Russia slapped back at Georgia on Wednesday, suspending consular operations at its shuttered embassy in Tbilisi so that ordinary Georgians can't visit relatives in Russia.
The suspension, which means no new applications for Russian entry visas will be accepted, aims to weaken Georgia's pro-Western leadership by creating problems for its people. It came after Georgia severed diplomatic ties with Russia following the fighting between the two former Soviet republics last month.
"A break-off of diplomatic ties is an action that has a price," Russian Foreign Ministry spokesman Andrei Nesterenko said Wednesday in Moscow, adding that the ministry is also considering other measures.
The diplomatic break follows a short war and Moscow's recognition of two separatist Georgia regions, South Ossetia and Abkhazia, as independent nations. The conflict has triggered the worst crisis between Moscow and the West since the 1991 end of the Soviet Union.
Without visas, Georgians cannot travel to Russia unless they have dual citizenship. Hundreds of thousands of ethnic Georgians live in Russia, some with Russian citizenship.
"Now I cannot get to Russia to see my wife," Vakhtang Tsereteli, a Georgian whose wife is a Russian citizen and lives in Moscow, said outside the consulate Wednesday. "I don't know what to do."
Russia closed its Embassy in Tbilisi on Tuesday after receiving formal notice from Georgia that it was severing diplomatic ties, Russian Consul Valery Vasilyev told The Associated Press. He said employees have taken down Russian flags and other symbols that adorned the building.

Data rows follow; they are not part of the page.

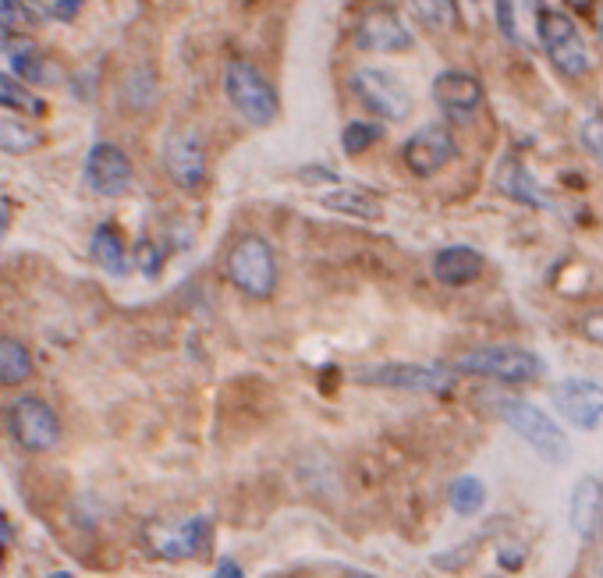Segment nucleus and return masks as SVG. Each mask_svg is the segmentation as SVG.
Here are the masks:
<instances>
[{
	"label": "nucleus",
	"mask_w": 603,
	"mask_h": 578,
	"mask_svg": "<svg viewBox=\"0 0 603 578\" xmlns=\"http://www.w3.org/2000/svg\"><path fill=\"white\" fill-rule=\"evenodd\" d=\"M578 139H582V149H586L590 157L603 167V118H600V114H593V118L582 125Z\"/></svg>",
	"instance_id": "obj_28"
},
{
	"label": "nucleus",
	"mask_w": 603,
	"mask_h": 578,
	"mask_svg": "<svg viewBox=\"0 0 603 578\" xmlns=\"http://www.w3.org/2000/svg\"><path fill=\"white\" fill-rule=\"evenodd\" d=\"M458 153V139L447 125H422L419 131H412L401 146V164L412 170L416 178H430L437 170H444L455 160Z\"/></svg>",
	"instance_id": "obj_8"
},
{
	"label": "nucleus",
	"mask_w": 603,
	"mask_h": 578,
	"mask_svg": "<svg viewBox=\"0 0 603 578\" xmlns=\"http://www.w3.org/2000/svg\"><path fill=\"white\" fill-rule=\"evenodd\" d=\"M89 4V0H54V18H61V22H71L75 14H79L82 8Z\"/></svg>",
	"instance_id": "obj_31"
},
{
	"label": "nucleus",
	"mask_w": 603,
	"mask_h": 578,
	"mask_svg": "<svg viewBox=\"0 0 603 578\" xmlns=\"http://www.w3.org/2000/svg\"><path fill=\"white\" fill-rule=\"evenodd\" d=\"M483 82L473 71H440L434 82V100L447 121L469 125L483 107Z\"/></svg>",
	"instance_id": "obj_11"
},
{
	"label": "nucleus",
	"mask_w": 603,
	"mask_h": 578,
	"mask_svg": "<svg viewBox=\"0 0 603 578\" xmlns=\"http://www.w3.org/2000/svg\"><path fill=\"white\" fill-rule=\"evenodd\" d=\"M132 259H135V266H139L146 277H157V274H161V266H164V256H161V248L153 245L149 238H143L139 245H135Z\"/></svg>",
	"instance_id": "obj_29"
},
{
	"label": "nucleus",
	"mask_w": 603,
	"mask_h": 578,
	"mask_svg": "<svg viewBox=\"0 0 603 578\" xmlns=\"http://www.w3.org/2000/svg\"><path fill=\"white\" fill-rule=\"evenodd\" d=\"M447 500H451V511L461 515V518H473L483 511L486 504V487H483V479L476 476H458L451 490H447Z\"/></svg>",
	"instance_id": "obj_24"
},
{
	"label": "nucleus",
	"mask_w": 603,
	"mask_h": 578,
	"mask_svg": "<svg viewBox=\"0 0 603 578\" xmlns=\"http://www.w3.org/2000/svg\"><path fill=\"white\" fill-rule=\"evenodd\" d=\"M486 259L473 245H444L434 256V277L444 287H469L483 277Z\"/></svg>",
	"instance_id": "obj_16"
},
{
	"label": "nucleus",
	"mask_w": 603,
	"mask_h": 578,
	"mask_svg": "<svg viewBox=\"0 0 603 578\" xmlns=\"http://www.w3.org/2000/svg\"><path fill=\"white\" fill-rule=\"evenodd\" d=\"M0 107L26 110L29 118H43L47 114L40 96H36L32 89H26V82L18 79V75H8V71H0Z\"/></svg>",
	"instance_id": "obj_23"
},
{
	"label": "nucleus",
	"mask_w": 603,
	"mask_h": 578,
	"mask_svg": "<svg viewBox=\"0 0 603 578\" xmlns=\"http://www.w3.org/2000/svg\"><path fill=\"white\" fill-rule=\"evenodd\" d=\"M8 539H11V529L4 522V515H0V565H4V550H8Z\"/></svg>",
	"instance_id": "obj_35"
},
{
	"label": "nucleus",
	"mask_w": 603,
	"mask_h": 578,
	"mask_svg": "<svg viewBox=\"0 0 603 578\" xmlns=\"http://www.w3.org/2000/svg\"><path fill=\"white\" fill-rule=\"evenodd\" d=\"M213 578H242V568L231 565V561H221V568L213 571Z\"/></svg>",
	"instance_id": "obj_34"
},
{
	"label": "nucleus",
	"mask_w": 603,
	"mask_h": 578,
	"mask_svg": "<svg viewBox=\"0 0 603 578\" xmlns=\"http://www.w3.org/2000/svg\"><path fill=\"white\" fill-rule=\"evenodd\" d=\"M43 146V135L32 131L26 125H18L11 118H0V153H11V157H29Z\"/></svg>",
	"instance_id": "obj_25"
},
{
	"label": "nucleus",
	"mask_w": 603,
	"mask_h": 578,
	"mask_svg": "<svg viewBox=\"0 0 603 578\" xmlns=\"http://www.w3.org/2000/svg\"><path fill=\"white\" fill-rule=\"evenodd\" d=\"M575 8H590V0H572Z\"/></svg>",
	"instance_id": "obj_37"
},
{
	"label": "nucleus",
	"mask_w": 603,
	"mask_h": 578,
	"mask_svg": "<svg viewBox=\"0 0 603 578\" xmlns=\"http://www.w3.org/2000/svg\"><path fill=\"white\" fill-rule=\"evenodd\" d=\"M164 170L167 178L185 188L196 192L206 182V149L192 131H171L164 143Z\"/></svg>",
	"instance_id": "obj_13"
},
{
	"label": "nucleus",
	"mask_w": 603,
	"mask_h": 578,
	"mask_svg": "<svg viewBox=\"0 0 603 578\" xmlns=\"http://www.w3.org/2000/svg\"><path fill=\"white\" fill-rule=\"evenodd\" d=\"M497 188H500V196H508L518 206H529V209H547L551 206L547 192L539 188V182L529 175V167H525L522 160H504L500 164Z\"/></svg>",
	"instance_id": "obj_17"
},
{
	"label": "nucleus",
	"mask_w": 603,
	"mask_h": 578,
	"mask_svg": "<svg viewBox=\"0 0 603 578\" xmlns=\"http://www.w3.org/2000/svg\"><path fill=\"white\" fill-rule=\"evenodd\" d=\"M377 139H380V128L377 125L352 121V125H344V131H341V149L348 153V157H362V153L373 146Z\"/></svg>",
	"instance_id": "obj_27"
},
{
	"label": "nucleus",
	"mask_w": 603,
	"mask_h": 578,
	"mask_svg": "<svg viewBox=\"0 0 603 578\" xmlns=\"http://www.w3.org/2000/svg\"><path fill=\"white\" fill-rule=\"evenodd\" d=\"M47 578H75L71 571H54V575H47Z\"/></svg>",
	"instance_id": "obj_36"
},
{
	"label": "nucleus",
	"mask_w": 603,
	"mask_h": 578,
	"mask_svg": "<svg viewBox=\"0 0 603 578\" xmlns=\"http://www.w3.org/2000/svg\"><path fill=\"white\" fill-rule=\"evenodd\" d=\"M89 253L96 259V266L107 270L110 277H125L128 274V248L121 231L114 224H100L93 231V242H89Z\"/></svg>",
	"instance_id": "obj_19"
},
{
	"label": "nucleus",
	"mask_w": 603,
	"mask_h": 578,
	"mask_svg": "<svg viewBox=\"0 0 603 578\" xmlns=\"http://www.w3.org/2000/svg\"><path fill=\"white\" fill-rule=\"evenodd\" d=\"M227 281L235 284L245 298H256V302L274 298V292H278L274 245L260 235L239 238L227 253Z\"/></svg>",
	"instance_id": "obj_2"
},
{
	"label": "nucleus",
	"mask_w": 603,
	"mask_h": 578,
	"mask_svg": "<svg viewBox=\"0 0 603 578\" xmlns=\"http://www.w3.org/2000/svg\"><path fill=\"white\" fill-rule=\"evenodd\" d=\"M348 86L359 96V104L383 121H405L412 114V96H408V89L387 68H373V65L356 68Z\"/></svg>",
	"instance_id": "obj_7"
},
{
	"label": "nucleus",
	"mask_w": 603,
	"mask_h": 578,
	"mask_svg": "<svg viewBox=\"0 0 603 578\" xmlns=\"http://www.w3.org/2000/svg\"><path fill=\"white\" fill-rule=\"evenodd\" d=\"M8 57H11V68L22 82H36L43 79V57L40 50H36L32 40H26V36H18V40H8Z\"/></svg>",
	"instance_id": "obj_26"
},
{
	"label": "nucleus",
	"mask_w": 603,
	"mask_h": 578,
	"mask_svg": "<svg viewBox=\"0 0 603 578\" xmlns=\"http://www.w3.org/2000/svg\"><path fill=\"white\" fill-rule=\"evenodd\" d=\"M497 11V29L508 43H518V22H515V0H494Z\"/></svg>",
	"instance_id": "obj_30"
},
{
	"label": "nucleus",
	"mask_w": 603,
	"mask_h": 578,
	"mask_svg": "<svg viewBox=\"0 0 603 578\" xmlns=\"http://www.w3.org/2000/svg\"><path fill=\"white\" fill-rule=\"evenodd\" d=\"M582 334H586L593 344H603V310L590 313L586 320H582Z\"/></svg>",
	"instance_id": "obj_32"
},
{
	"label": "nucleus",
	"mask_w": 603,
	"mask_h": 578,
	"mask_svg": "<svg viewBox=\"0 0 603 578\" xmlns=\"http://www.w3.org/2000/svg\"><path fill=\"white\" fill-rule=\"evenodd\" d=\"M412 32L401 22V14L387 4H377L362 14V22L356 26V47L366 53H405L412 50Z\"/></svg>",
	"instance_id": "obj_10"
},
{
	"label": "nucleus",
	"mask_w": 603,
	"mask_h": 578,
	"mask_svg": "<svg viewBox=\"0 0 603 578\" xmlns=\"http://www.w3.org/2000/svg\"><path fill=\"white\" fill-rule=\"evenodd\" d=\"M408 11L419 26L434 32H455L458 29V0H405Z\"/></svg>",
	"instance_id": "obj_21"
},
{
	"label": "nucleus",
	"mask_w": 603,
	"mask_h": 578,
	"mask_svg": "<svg viewBox=\"0 0 603 578\" xmlns=\"http://www.w3.org/2000/svg\"><path fill=\"white\" fill-rule=\"evenodd\" d=\"M554 409L575 430H596L603 422V383L596 380H564L554 391Z\"/></svg>",
	"instance_id": "obj_12"
},
{
	"label": "nucleus",
	"mask_w": 603,
	"mask_h": 578,
	"mask_svg": "<svg viewBox=\"0 0 603 578\" xmlns=\"http://www.w3.org/2000/svg\"><path fill=\"white\" fill-rule=\"evenodd\" d=\"M32 376V355L22 341L0 337V388H18Z\"/></svg>",
	"instance_id": "obj_22"
},
{
	"label": "nucleus",
	"mask_w": 603,
	"mask_h": 578,
	"mask_svg": "<svg viewBox=\"0 0 603 578\" xmlns=\"http://www.w3.org/2000/svg\"><path fill=\"white\" fill-rule=\"evenodd\" d=\"M600 40H603V11H600Z\"/></svg>",
	"instance_id": "obj_38"
},
{
	"label": "nucleus",
	"mask_w": 603,
	"mask_h": 578,
	"mask_svg": "<svg viewBox=\"0 0 603 578\" xmlns=\"http://www.w3.org/2000/svg\"><path fill=\"white\" fill-rule=\"evenodd\" d=\"M600 515H603V483L596 476L578 479V487L572 490V504H568V522L572 529L590 539L600 526Z\"/></svg>",
	"instance_id": "obj_18"
},
{
	"label": "nucleus",
	"mask_w": 603,
	"mask_h": 578,
	"mask_svg": "<svg viewBox=\"0 0 603 578\" xmlns=\"http://www.w3.org/2000/svg\"><path fill=\"white\" fill-rule=\"evenodd\" d=\"M356 383H362V388H387V391L440 394L451 391L455 370H447V365H419V362H380L356 370Z\"/></svg>",
	"instance_id": "obj_6"
},
{
	"label": "nucleus",
	"mask_w": 603,
	"mask_h": 578,
	"mask_svg": "<svg viewBox=\"0 0 603 578\" xmlns=\"http://www.w3.org/2000/svg\"><path fill=\"white\" fill-rule=\"evenodd\" d=\"M536 32H539V43L547 50L551 65L564 75V79H586L593 71L590 61V47L582 40L578 26L572 22L564 11L554 8H536Z\"/></svg>",
	"instance_id": "obj_3"
},
{
	"label": "nucleus",
	"mask_w": 603,
	"mask_h": 578,
	"mask_svg": "<svg viewBox=\"0 0 603 578\" xmlns=\"http://www.w3.org/2000/svg\"><path fill=\"white\" fill-rule=\"evenodd\" d=\"M224 96L252 128L274 125L281 114L278 89L266 82V75L256 65L239 61V57L227 61V68H224Z\"/></svg>",
	"instance_id": "obj_1"
},
{
	"label": "nucleus",
	"mask_w": 603,
	"mask_h": 578,
	"mask_svg": "<svg viewBox=\"0 0 603 578\" xmlns=\"http://www.w3.org/2000/svg\"><path fill=\"white\" fill-rule=\"evenodd\" d=\"M500 419L508 422V427L529 444L543 461H551V466H564L568 461V440H564V430L557 422L539 412L533 401H500Z\"/></svg>",
	"instance_id": "obj_5"
},
{
	"label": "nucleus",
	"mask_w": 603,
	"mask_h": 578,
	"mask_svg": "<svg viewBox=\"0 0 603 578\" xmlns=\"http://www.w3.org/2000/svg\"><path fill=\"white\" fill-rule=\"evenodd\" d=\"M8 227H11V203L0 196V238L8 235Z\"/></svg>",
	"instance_id": "obj_33"
},
{
	"label": "nucleus",
	"mask_w": 603,
	"mask_h": 578,
	"mask_svg": "<svg viewBox=\"0 0 603 578\" xmlns=\"http://www.w3.org/2000/svg\"><path fill=\"white\" fill-rule=\"evenodd\" d=\"M11 433L14 440L32 454L50 451L61 440V422H57L54 409L40 398H18L11 409Z\"/></svg>",
	"instance_id": "obj_9"
},
{
	"label": "nucleus",
	"mask_w": 603,
	"mask_h": 578,
	"mask_svg": "<svg viewBox=\"0 0 603 578\" xmlns=\"http://www.w3.org/2000/svg\"><path fill=\"white\" fill-rule=\"evenodd\" d=\"M146 543L157 557H167V561H185V557H200L210 543V518L196 515L182 526H153L146 529Z\"/></svg>",
	"instance_id": "obj_15"
},
{
	"label": "nucleus",
	"mask_w": 603,
	"mask_h": 578,
	"mask_svg": "<svg viewBox=\"0 0 603 578\" xmlns=\"http://www.w3.org/2000/svg\"><path fill=\"white\" fill-rule=\"evenodd\" d=\"M455 373H469V376H486V380H500V383H525L543 376V359L515 349V344H486V349L465 352L455 365Z\"/></svg>",
	"instance_id": "obj_4"
},
{
	"label": "nucleus",
	"mask_w": 603,
	"mask_h": 578,
	"mask_svg": "<svg viewBox=\"0 0 603 578\" xmlns=\"http://www.w3.org/2000/svg\"><path fill=\"white\" fill-rule=\"evenodd\" d=\"M86 182L96 196H125L132 185V160L121 146L96 143L86 157Z\"/></svg>",
	"instance_id": "obj_14"
},
{
	"label": "nucleus",
	"mask_w": 603,
	"mask_h": 578,
	"mask_svg": "<svg viewBox=\"0 0 603 578\" xmlns=\"http://www.w3.org/2000/svg\"><path fill=\"white\" fill-rule=\"evenodd\" d=\"M320 206H327L330 214H344V217H359V221H380V203L362 188H330L320 192Z\"/></svg>",
	"instance_id": "obj_20"
}]
</instances>
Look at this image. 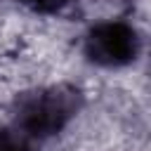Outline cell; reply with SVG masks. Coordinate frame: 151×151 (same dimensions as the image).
Instances as JSON below:
<instances>
[{
  "mask_svg": "<svg viewBox=\"0 0 151 151\" xmlns=\"http://www.w3.org/2000/svg\"><path fill=\"white\" fill-rule=\"evenodd\" d=\"M80 109V92L66 85L38 90L19 101L17 127L33 139L57 134Z\"/></svg>",
  "mask_w": 151,
  "mask_h": 151,
  "instance_id": "obj_1",
  "label": "cell"
},
{
  "mask_svg": "<svg viewBox=\"0 0 151 151\" xmlns=\"http://www.w3.org/2000/svg\"><path fill=\"white\" fill-rule=\"evenodd\" d=\"M139 52V38L132 26L123 21L97 24L85 38V54L99 66L130 64Z\"/></svg>",
  "mask_w": 151,
  "mask_h": 151,
  "instance_id": "obj_2",
  "label": "cell"
},
{
  "mask_svg": "<svg viewBox=\"0 0 151 151\" xmlns=\"http://www.w3.org/2000/svg\"><path fill=\"white\" fill-rule=\"evenodd\" d=\"M0 151H33V137L19 127H5L0 130Z\"/></svg>",
  "mask_w": 151,
  "mask_h": 151,
  "instance_id": "obj_3",
  "label": "cell"
},
{
  "mask_svg": "<svg viewBox=\"0 0 151 151\" xmlns=\"http://www.w3.org/2000/svg\"><path fill=\"white\" fill-rule=\"evenodd\" d=\"M28 9L33 12H40V14H52V12H59L64 9L66 5H71L73 0H21Z\"/></svg>",
  "mask_w": 151,
  "mask_h": 151,
  "instance_id": "obj_4",
  "label": "cell"
}]
</instances>
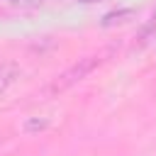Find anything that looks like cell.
I'll return each mask as SVG.
<instances>
[{
	"instance_id": "obj_2",
	"label": "cell",
	"mask_w": 156,
	"mask_h": 156,
	"mask_svg": "<svg viewBox=\"0 0 156 156\" xmlns=\"http://www.w3.org/2000/svg\"><path fill=\"white\" fill-rule=\"evenodd\" d=\"M78 2H100V0H78Z\"/></svg>"
},
{
	"instance_id": "obj_1",
	"label": "cell",
	"mask_w": 156,
	"mask_h": 156,
	"mask_svg": "<svg viewBox=\"0 0 156 156\" xmlns=\"http://www.w3.org/2000/svg\"><path fill=\"white\" fill-rule=\"evenodd\" d=\"M95 63H98V58L95 56H88V58H80V63H76L71 71H66L58 80H56V85H54V90H66L71 83H76V80H80L83 76H88L93 68H95Z\"/></svg>"
}]
</instances>
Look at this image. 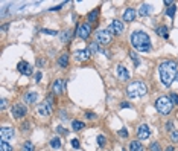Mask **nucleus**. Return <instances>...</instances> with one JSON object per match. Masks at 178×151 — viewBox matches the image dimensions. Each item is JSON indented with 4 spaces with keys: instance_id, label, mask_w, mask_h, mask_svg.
I'll return each instance as SVG.
<instances>
[{
    "instance_id": "nucleus-15",
    "label": "nucleus",
    "mask_w": 178,
    "mask_h": 151,
    "mask_svg": "<svg viewBox=\"0 0 178 151\" xmlns=\"http://www.w3.org/2000/svg\"><path fill=\"white\" fill-rule=\"evenodd\" d=\"M134 18H136V11H134L132 8H126L125 12H123V20L125 21H132Z\"/></svg>"
},
{
    "instance_id": "nucleus-23",
    "label": "nucleus",
    "mask_w": 178,
    "mask_h": 151,
    "mask_svg": "<svg viewBox=\"0 0 178 151\" xmlns=\"http://www.w3.org/2000/svg\"><path fill=\"white\" fill-rule=\"evenodd\" d=\"M98 14H99V11L98 9H93V11H90L88 12V15H87V20L90 21H96V18H98Z\"/></svg>"
},
{
    "instance_id": "nucleus-7",
    "label": "nucleus",
    "mask_w": 178,
    "mask_h": 151,
    "mask_svg": "<svg viewBox=\"0 0 178 151\" xmlns=\"http://www.w3.org/2000/svg\"><path fill=\"white\" fill-rule=\"evenodd\" d=\"M78 37L79 38H82V40H85V38H88L90 37V34H91V28H90V25L88 23H82V25H79L78 26Z\"/></svg>"
},
{
    "instance_id": "nucleus-48",
    "label": "nucleus",
    "mask_w": 178,
    "mask_h": 151,
    "mask_svg": "<svg viewBox=\"0 0 178 151\" xmlns=\"http://www.w3.org/2000/svg\"><path fill=\"white\" fill-rule=\"evenodd\" d=\"M175 79H177V81H178V73H177V78H175Z\"/></svg>"
},
{
    "instance_id": "nucleus-9",
    "label": "nucleus",
    "mask_w": 178,
    "mask_h": 151,
    "mask_svg": "<svg viewBox=\"0 0 178 151\" xmlns=\"http://www.w3.org/2000/svg\"><path fill=\"white\" fill-rule=\"evenodd\" d=\"M137 136H139L140 141H146V139L151 136V130H149V127L146 124H142V125L137 128Z\"/></svg>"
},
{
    "instance_id": "nucleus-26",
    "label": "nucleus",
    "mask_w": 178,
    "mask_h": 151,
    "mask_svg": "<svg viewBox=\"0 0 178 151\" xmlns=\"http://www.w3.org/2000/svg\"><path fill=\"white\" fill-rule=\"evenodd\" d=\"M72 128H73L75 131L82 130V128H84V122H81V121H73V122H72Z\"/></svg>"
},
{
    "instance_id": "nucleus-10",
    "label": "nucleus",
    "mask_w": 178,
    "mask_h": 151,
    "mask_svg": "<svg viewBox=\"0 0 178 151\" xmlns=\"http://www.w3.org/2000/svg\"><path fill=\"white\" fill-rule=\"evenodd\" d=\"M108 31L113 32V34H122V32H123V23L120 20H113Z\"/></svg>"
},
{
    "instance_id": "nucleus-16",
    "label": "nucleus",
    "mask_w": 178,
    "mask_h": 151,
    "mask_svg": "<svg viewBox=\"0 0 178 151\" xmlns=\"http://www.w3.org/2000/svg\"><path fill=\"white\" fill-rule=\"evenodd\" d=\"M37 99H38V95L35 92H28L24 95V102H28V104H35Z\"/></svg>"
},
{
    "instance_id": "nucleus-12",
    "label": "nucleus",
    "mask_w": 178,
    "mask_h": 151,
    "mask_svg": "<svg viewBox=\"0 0 178 151\" xmlns=\"http://www.w3.org/2000/svg\"><path fill=\"white\" fill-rule=\"evenodd\" d=\"M17 67H18V72H20V73H23V75H31V73H32V67H31V64H29V63H26V61H20Z\"/></svg>"
},
{
    "instance_id": "nucleus-3",
    "label": "nucleus",
    "mask_w": 178,
    "mask_h": 151,
    "mask_svg": "<svg viewBox=\"0 0 178 151\" xmlns=\"http://www.w3.org/2000/svg\"><path fill=\"white\" fill-rule=\"evenodd\" d=\"M146 93H148V87L145 85V83H142V81H136V83L129 84L128 89H126V95L132 99L142 98V96H145Z\"/></svg>"
},
{
    "instance_id": "nucleus-20",
    "label": "nucleus",
    "mask_w": 178,
    "mask_h": 151,
    "mask_svg": "<svg viewBox=\"0 0 178 151\" xmlns=\"http://www.w3.org/2000/svg\"><path fill=\"white\" fill-rule=\"evenodd\" d=\"M58 64H59V67H67L69 66V55L67 53H63V55L59 57Z\"/></svg>"
},
{
    "instance_id": "nucleus-39",
    "label": "nucleus",
    "mask_w": 178,
    "mask_h": 151,
    "mask_svg": "<svg viewBox=\"0 0 178 151\" xmlns=\"http://www.w3.org/2000/svg\"><path fill=\"white\" fill-rule=\"evenodd\" d=\"M131 104H129V102H122V104H120V109H131Z\"/></svg>"
},
{
    "instance_id": "nucleus-38",
    "label": "nucleus",
    "mask_w": 178,
    "mask_h": 151,
    "mask_svg": "<svg viewBox=\"0 0 178 151\" xmlns=\"http://www.w3.org/2000/svg\"><path fill=\"white\" fill-rule=\"evenodd\" d=\"M70 143H72V147L73 148H79V142H78V139H72V142H70Z\"/></svg>"
},
{
    "instance_id": "nucleus-2",
    "label": "nucleus",
    "mask_w": 178,
    "mask_h": 151,
    "mask_svg": "<svg viewBox=\"0 0 178 151\" xmlns=\"http://www.w3.org/2000/svg\"><path fill=\"white\" fill-rule=\"evenodd\" d=\"M131 43L132 46L136 47L137 51L140 52H148L151 49V40H149V35L143 31H136L131 34Z\"/></svg>"
},
{
    "instance_id": "nucleus-28",
    "label": "nucleus",
    "mask_w": 178,
    "mask_h": 151,
    "mask_svg": "<svg viewBox=\"0 0 178 151\" xmlns=\"http://www.w3.org/2000/svg\"><path fill=\"white\" fill-rule=\"evenodd\" d=\"M50 147L55 148V150H58L59 147H61V139H59V137H53L52 141H50Z\"/></svg>"
},
{
    "instance_id": "nucleus-45",
    "label": "nucleus",
    "mask_w": 178,
    "mask_h": 151,
    "mask_svg": "<svg viewBox=\"0 0 178 151\" xmlns=\"http://www.w3.org/2000/svg\"><path fill=\"white\" fill-rule=\"evenodd\" d=\"M56 131H58V133H63V134H66V133H67L63 127H56Z\"/></svg>"
},
{
    "instance_id": "nucleus-14",
    "label": "nucleus",
    "mask_w": 178,
    "mask_h": 151,
    "mask_svg": "<svg viewBox=\"0 0 178 151\" xmlns=\"http://www.w3.org/2000/svg\"><path fill=\"white\" fill-rule=\"evenodd\" d=\"M75 57H76V60H79V61H85L90 58V52H88V49H81V51L75 52Z\"/></svg>"
},
{
    "instance_id": "nucleus-5",
    "label": "nucleus",
    "mask_w": 178,
    "mask_h": 151,
    "mask_svg": "<svg viewBox=\"0 0 178 151\" xmlns=\"http://www.w3.org/2000/svg\"><path fill=\"white\" fill-rule=\"evenodd\" d=\"M96 43H98V44H104V46L110 44L111 43V32L108 29L98 31L96 32Z\"/></svg>"
},
{
    "instance_id": "nucleus-29",
    "label": "nucleus",
    "mask_w": 178,
    "mask_h": 151,
    "mask_svg": "<svg viewBox=\"0 0 178 151\" xmlns=\"http://www.w3.org/2000/svg\"><path fill=\"white\" fill-rule=\"evenodd\" d=\"M175 9H177L175 5H171V6L168 8V11H166V14H168V17H169V18H174V15H175Z\"/></svg>"
},
{
    "instance_id": "nucleus-18",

The Georgian Embassy in Moscow closed Wednesday and all embassy officials will leave by the end of September, according to its charge d'affaires, Givi Shugarov.
The Georgian consulate in Moscow will remain open for now, Shugarov said. When Georgia announced it was severing ties, it said that consular relations would continue _ apparently to punish Russia without hurting Georgians with ties there.
But Vasilyev said the Russian consulate in Tbilisi was suspending operations pending instructions from the Russian Foreign Ministry. Existing visa applications will be processed but new ones will not be accepted, he said.
The conflict erupted Aug. 7 after Georgia launched an assault to regain control of the separatist province of South Ossetia. Russian forces swiftly repelled the offensive and drove deep into Georgia, whose staunchly pro-Western President Mikhail Saakashvili has angered Moscow by seeking NATO membership for the Caucasus nation.
Georgia straddles a major westward route for oil and gas from Central Asia and the Caspian Sea and has become the focus of a struggle for regional clout between Russia and the West.
U.S. Vice President Dick Cheney, in Azerbaijan on Wednesday, is due to arrive in Georgia on Thursday as part of a swing through Russia's southern neighbors to emphasize U.S. interest and support.
NATO Secretary-General Jaap de Hoop Scheffer is scheduled to visit Georgia in mid-September. NATO declined to offer Georgia a road map for membership in April, partly because of concerns about angering Russia, but the alliance has assured Georgia it will eventually join.